Devices like the Peek simply email device costs $20/month for unlimited email access but it blocks access to every application legal or otherwise with the exception of a few email servers that the customer specifies.  Devices like the Amazon Kindle eBook reader and upcoming Barnes & Nobles Nook will have very limited access to the Internet, but they don’t cost the user anything up front in the form of a monthly subscription fee for 3G Internet access.  The Peek, Kindle, and Nook under a strict first two principles that does not make exceptions for service plan limitations would be regulated out of existence.  That would be a tragic mistake because these are business models and devices that lead the world in innovation and they give consumers a cheaper products with the feature sets they desire.

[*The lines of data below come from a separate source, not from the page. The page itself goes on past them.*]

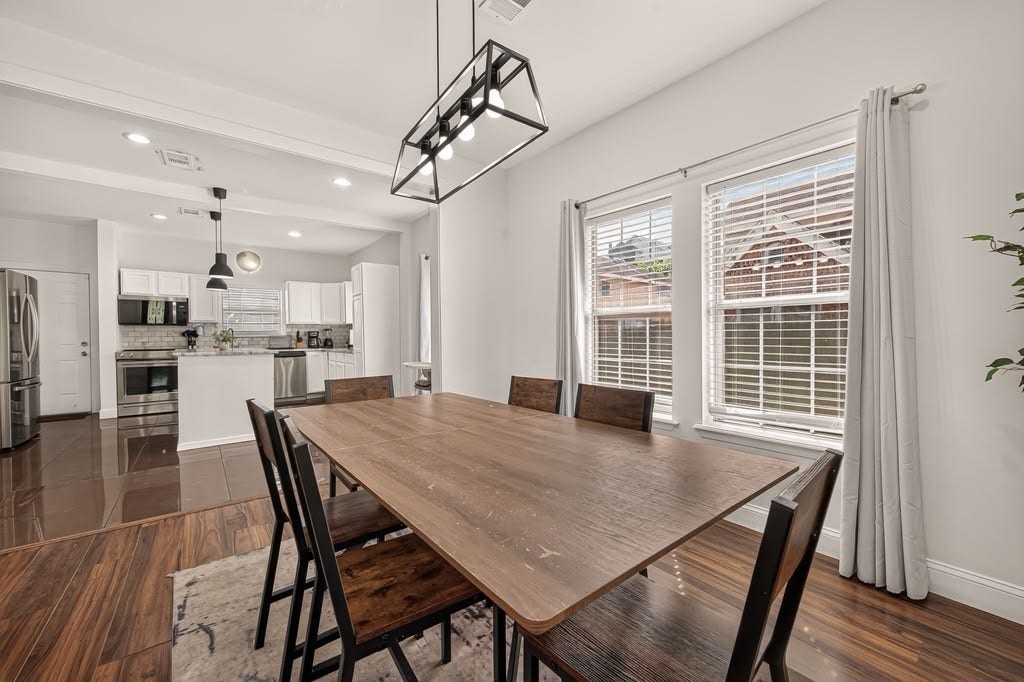 2508 Wheeler Street, Houston, TX 77004 2508 Wheeler Street, Houston, TX 77004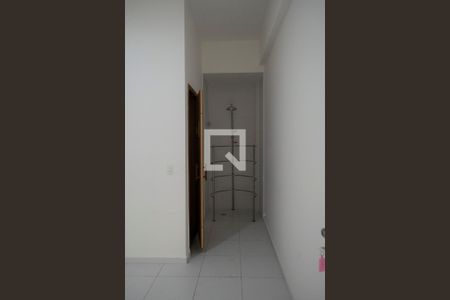 Apartamento à venda com 54m², 2 quartos e 1 vagaSaúna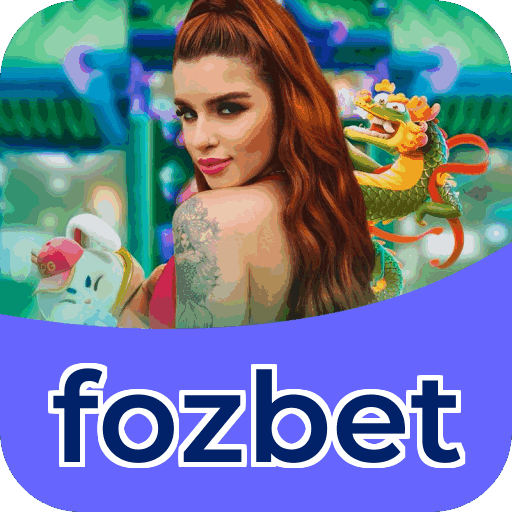 fozbet APK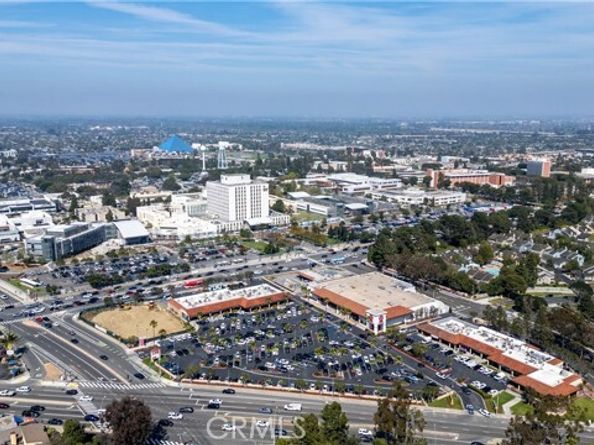 436 N Bellflower Boulevard 312, Long Beach CA 90814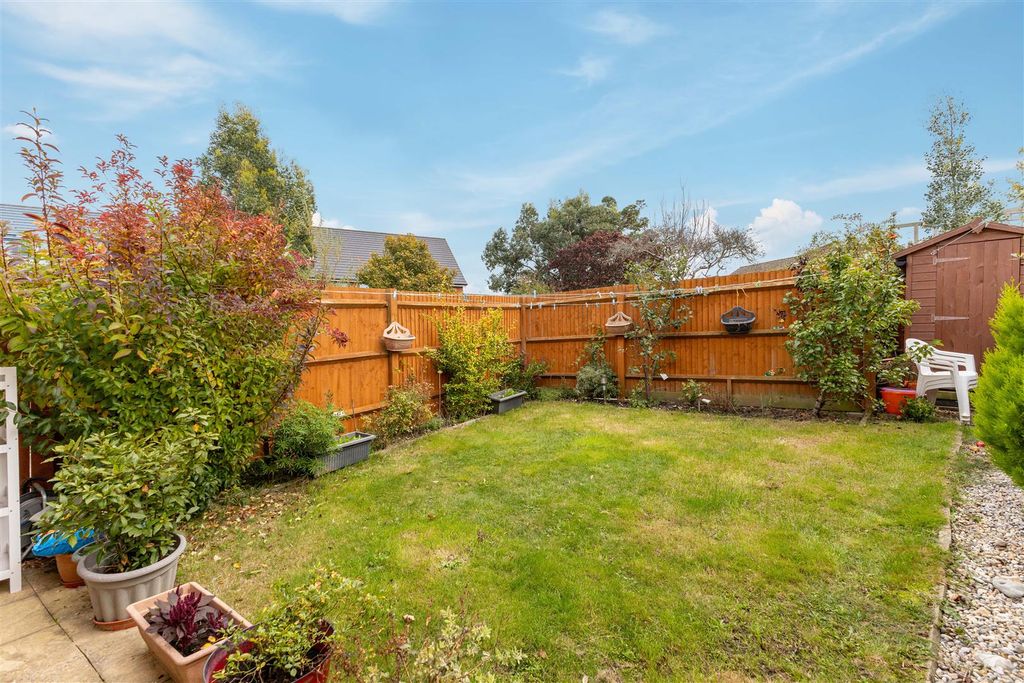 Property photo 3 of 17 Img_6573-2.Jpg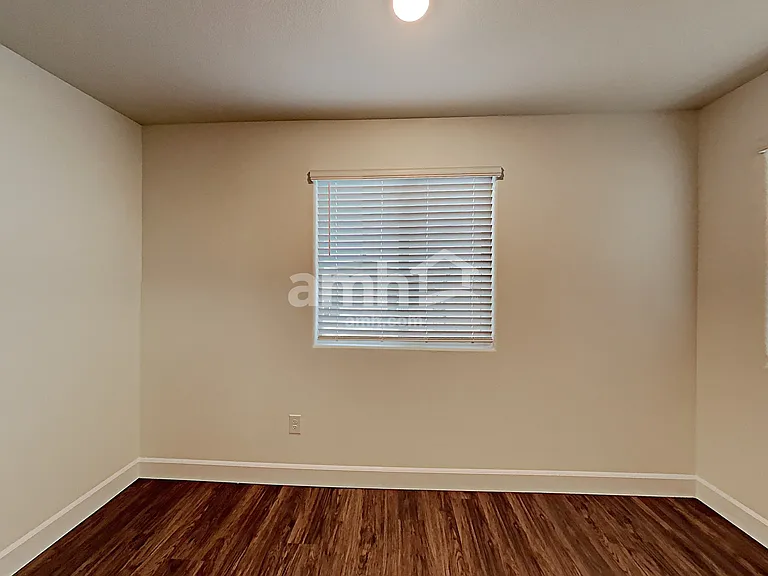 310 Timber Kate Pl — Photo 13
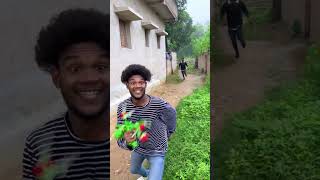 दम है तो हँसी रोककर दिखाओ Mani Meraj Comedy shorts shortvideo shortsfeed shortsvideo surajrox [upl. by Ennoved]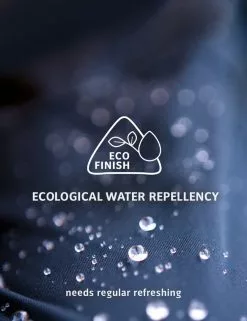 VAUDE Luminum-Woman Performance Jacket-II -Fahrradzubehör Verkäufe Eco Finish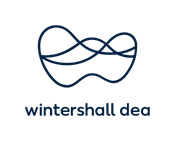 wintershall dea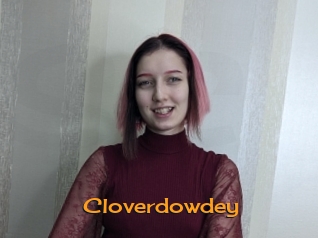 Cloverdowdey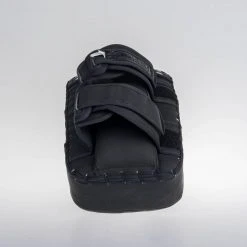 Fighter Thai Pads - Black/camo, FTP-001CBK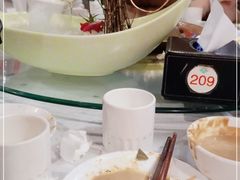 -东来顺饭庄(五道口店)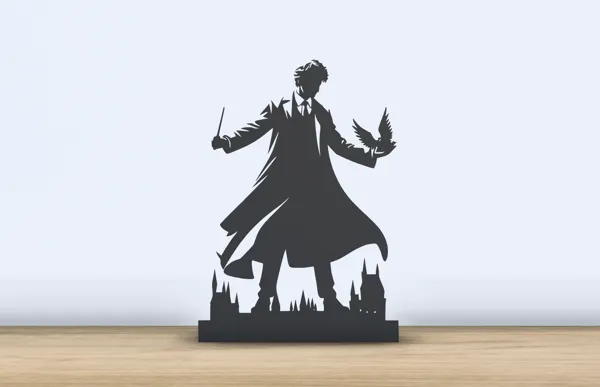 https://makerworld.bblmw.com/makerworld/model/US1f43acab6c1d3e/design/2024-03-02_25afc5da7a58f.png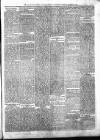 Ballyshannon Herald Saturday 04 November 1865 Page 3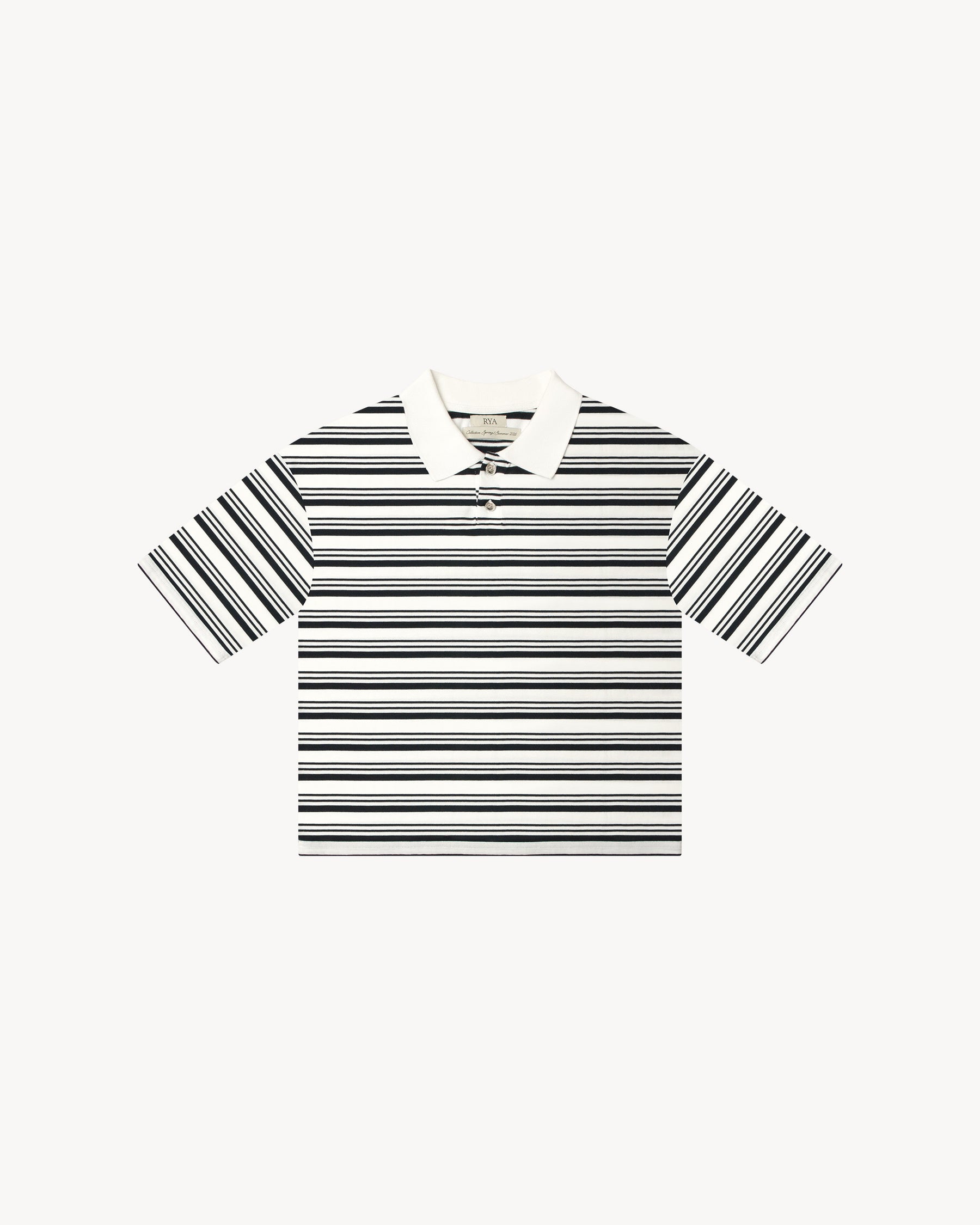 Hamptons Polo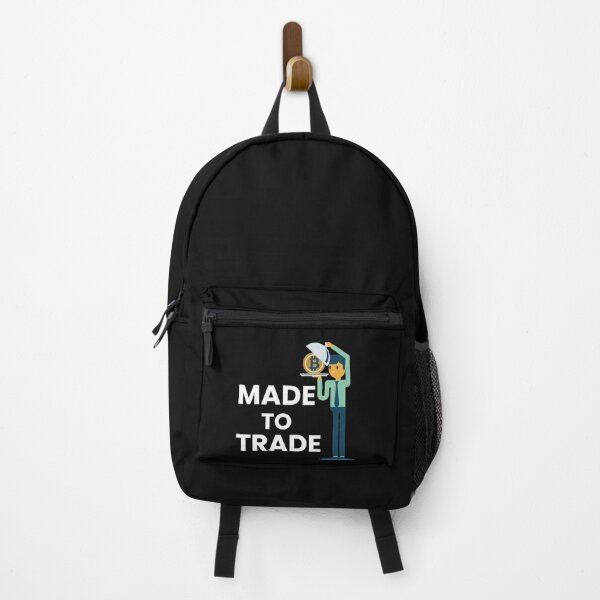 Item preview, Mate to trade designed and sold by beoubeou.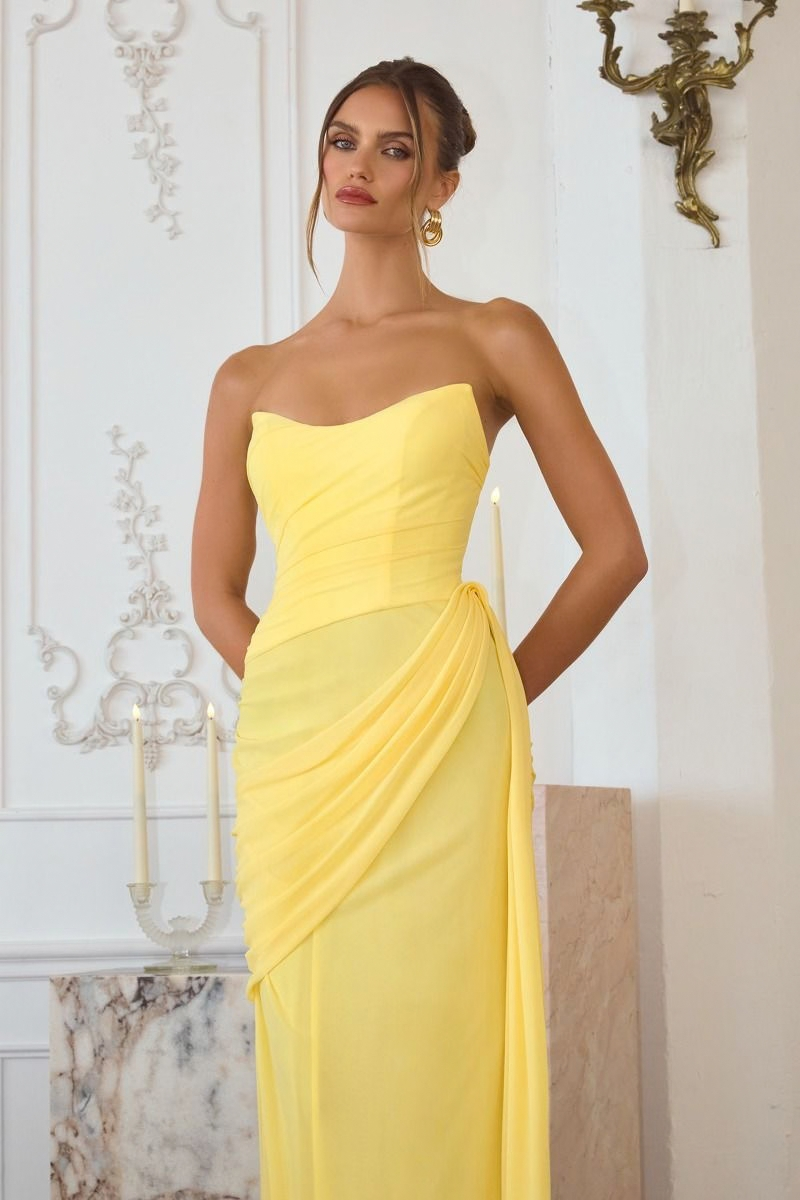 VESTIDO NAIA
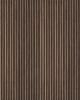 Acoustic Wood Slat Wall Panel Tawny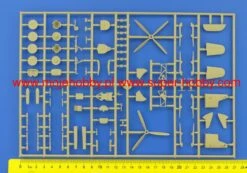 Brengun P72012 Typhoon Mk Ia 12 Brengun P72012 Typhoon Mk Ia -Toy Model Store 45328 1 BRE P72012 1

Lastly, the original “Four Freedoms” stated that “consumers should receive meaningful information regarding their service plans” which is essentially a transparency rule.  But the new “Four Principles” would change this to say that consumers are “entitled” to competition between network providers.  Since many consumers only have two or fewer wired broadband network providers and some feel that this is not a sufficient level of competition, it opens the possibility that the the new fourth principle is a pretext for mandated network unbundling and structural separation.  In the context of the recent Berkman broadband study (which appears to be based on flawed historical analysis and flawed data), forced unbundling is more than just a theory and it could have serious consequences for private Internet investments.

This only begins to scratch the surface of the NPRM regulations on the Internet.  All through this week, Digital Society will analyze every aspect of the NPRM.  As it currently stands, the NPRM will need several revisions to the revised Four Principles or it could raise prices for consumers and stifle future investments in broadband infrastructure.